Well, Sniffnoy has already pointed out the finite computation limit. But the following is an almost example. (Note that this example is not completely deterministic and allows arbitrarily many states in cells although any fixed configuration has only finitely many such in use.) Example: Cells can have any non-negative integer in them (with zero representing the empty cell): In any given iterarion, for any cell , there is a (1-1/(k+1))/2 chance that the cell is filled with k, where k is the largest number in an adjacent cell, and a ( (1-1/(k+1))/2) chance that it will fill with k+1. Now, start this with a single cell with k=1 and all others empty. The population will rapidly expand, and “evolve” towards higher and higher integers, expanding rapidly from the initial point, with different populations of integers expanding outwards and competing. One could make more complicated versions of this to allow more complicated adaptions (say giving a slight benefit to primes to preserve their current value rather than be overwritten). This would deal with the fact that this model doesn’t allow any interesting evolution (and indeed the ladder nature of the evolution in question makes it a very poor model, almost reflecting certain common misconceptions about evolution somehow being progressive.)

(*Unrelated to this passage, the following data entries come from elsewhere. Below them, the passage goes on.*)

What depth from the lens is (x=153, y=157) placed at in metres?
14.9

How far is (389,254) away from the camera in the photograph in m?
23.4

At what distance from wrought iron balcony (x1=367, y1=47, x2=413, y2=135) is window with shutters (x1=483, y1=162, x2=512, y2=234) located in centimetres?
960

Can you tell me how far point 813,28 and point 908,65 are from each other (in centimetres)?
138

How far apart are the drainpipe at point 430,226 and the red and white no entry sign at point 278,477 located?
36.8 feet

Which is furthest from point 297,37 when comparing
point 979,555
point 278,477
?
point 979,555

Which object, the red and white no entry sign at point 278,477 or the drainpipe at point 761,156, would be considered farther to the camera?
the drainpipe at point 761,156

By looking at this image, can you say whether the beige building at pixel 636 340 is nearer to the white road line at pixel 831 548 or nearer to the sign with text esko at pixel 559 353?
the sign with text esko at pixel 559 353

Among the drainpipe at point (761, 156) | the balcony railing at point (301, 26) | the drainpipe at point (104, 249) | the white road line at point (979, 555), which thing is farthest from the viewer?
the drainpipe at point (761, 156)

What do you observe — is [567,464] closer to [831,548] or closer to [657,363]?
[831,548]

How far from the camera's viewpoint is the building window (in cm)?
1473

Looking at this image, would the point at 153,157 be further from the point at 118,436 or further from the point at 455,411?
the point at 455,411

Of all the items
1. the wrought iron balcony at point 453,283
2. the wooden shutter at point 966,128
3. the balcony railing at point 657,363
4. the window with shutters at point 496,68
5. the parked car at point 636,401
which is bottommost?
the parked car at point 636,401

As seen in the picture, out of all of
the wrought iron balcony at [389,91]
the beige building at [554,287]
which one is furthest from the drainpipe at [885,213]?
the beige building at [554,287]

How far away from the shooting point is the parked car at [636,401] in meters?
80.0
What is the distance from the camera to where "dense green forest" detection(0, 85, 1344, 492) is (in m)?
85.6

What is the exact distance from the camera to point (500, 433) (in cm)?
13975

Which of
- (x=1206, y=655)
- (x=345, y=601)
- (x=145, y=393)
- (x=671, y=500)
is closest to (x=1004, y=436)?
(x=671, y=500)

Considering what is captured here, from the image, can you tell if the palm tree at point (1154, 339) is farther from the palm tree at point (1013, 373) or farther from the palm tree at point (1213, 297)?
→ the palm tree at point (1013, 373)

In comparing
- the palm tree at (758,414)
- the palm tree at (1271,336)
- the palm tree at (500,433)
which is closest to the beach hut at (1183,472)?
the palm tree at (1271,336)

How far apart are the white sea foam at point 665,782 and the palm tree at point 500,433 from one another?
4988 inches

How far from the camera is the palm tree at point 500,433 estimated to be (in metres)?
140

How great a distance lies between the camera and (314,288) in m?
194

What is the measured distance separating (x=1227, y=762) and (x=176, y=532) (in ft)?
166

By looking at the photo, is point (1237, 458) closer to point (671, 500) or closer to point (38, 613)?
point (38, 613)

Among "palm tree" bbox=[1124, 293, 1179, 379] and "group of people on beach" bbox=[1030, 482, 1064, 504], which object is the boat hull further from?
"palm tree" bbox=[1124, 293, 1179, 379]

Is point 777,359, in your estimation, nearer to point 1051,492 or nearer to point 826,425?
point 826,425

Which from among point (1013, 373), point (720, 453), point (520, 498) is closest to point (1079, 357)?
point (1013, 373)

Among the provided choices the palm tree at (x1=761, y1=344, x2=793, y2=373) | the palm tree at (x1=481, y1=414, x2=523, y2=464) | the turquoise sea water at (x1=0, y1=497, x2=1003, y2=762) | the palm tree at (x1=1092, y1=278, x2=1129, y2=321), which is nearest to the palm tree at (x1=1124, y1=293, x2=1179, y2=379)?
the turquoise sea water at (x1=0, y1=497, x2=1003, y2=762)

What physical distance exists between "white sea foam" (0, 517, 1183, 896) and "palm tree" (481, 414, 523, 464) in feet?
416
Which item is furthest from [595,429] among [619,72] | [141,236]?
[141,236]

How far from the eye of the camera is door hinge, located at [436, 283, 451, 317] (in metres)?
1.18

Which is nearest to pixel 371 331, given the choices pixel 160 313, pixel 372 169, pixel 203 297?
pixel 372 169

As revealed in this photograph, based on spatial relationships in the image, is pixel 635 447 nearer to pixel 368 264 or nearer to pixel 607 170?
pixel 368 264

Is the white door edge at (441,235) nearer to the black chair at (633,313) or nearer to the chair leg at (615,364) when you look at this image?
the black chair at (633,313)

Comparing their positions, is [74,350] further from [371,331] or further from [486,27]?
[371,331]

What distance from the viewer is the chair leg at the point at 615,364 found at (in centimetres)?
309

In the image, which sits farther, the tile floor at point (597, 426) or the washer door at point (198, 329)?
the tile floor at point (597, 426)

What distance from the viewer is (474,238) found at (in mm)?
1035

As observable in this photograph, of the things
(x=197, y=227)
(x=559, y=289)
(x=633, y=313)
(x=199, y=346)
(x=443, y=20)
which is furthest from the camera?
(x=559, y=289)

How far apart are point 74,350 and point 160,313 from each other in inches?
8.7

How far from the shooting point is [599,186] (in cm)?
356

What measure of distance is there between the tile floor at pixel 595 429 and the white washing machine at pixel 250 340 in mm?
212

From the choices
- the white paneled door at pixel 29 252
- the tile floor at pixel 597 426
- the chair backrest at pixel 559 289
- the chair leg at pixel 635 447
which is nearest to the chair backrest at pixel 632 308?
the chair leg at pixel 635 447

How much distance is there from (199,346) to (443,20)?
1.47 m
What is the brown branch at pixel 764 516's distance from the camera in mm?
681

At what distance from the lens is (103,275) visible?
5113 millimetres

Right, I was bringing this up because you made a comment about Turing machines simulating anything.
Also note that a universe based on real numbers could reasonably have life and could not be simulated by a Turing machine but only a Blum-Shub-Smale machine.
Hmm. Yes. That meets my criteria for adaptation.
It’s pretty simple—I shoulda thought of that myself, and saved you some time.
How about a really large finite state machine? While important theoretically, for the purposes we’re discussing, I don’t think we should need the infinitude of a Turing machine.
Right—I don’t literally mean to imply infinity. I just mean in the way that partial recursive functions can perform arbitrary computations (memory permitting) - or lambda calculus, or cellular automata.
So: a substrate capable of universal computation if it were extended to infinity.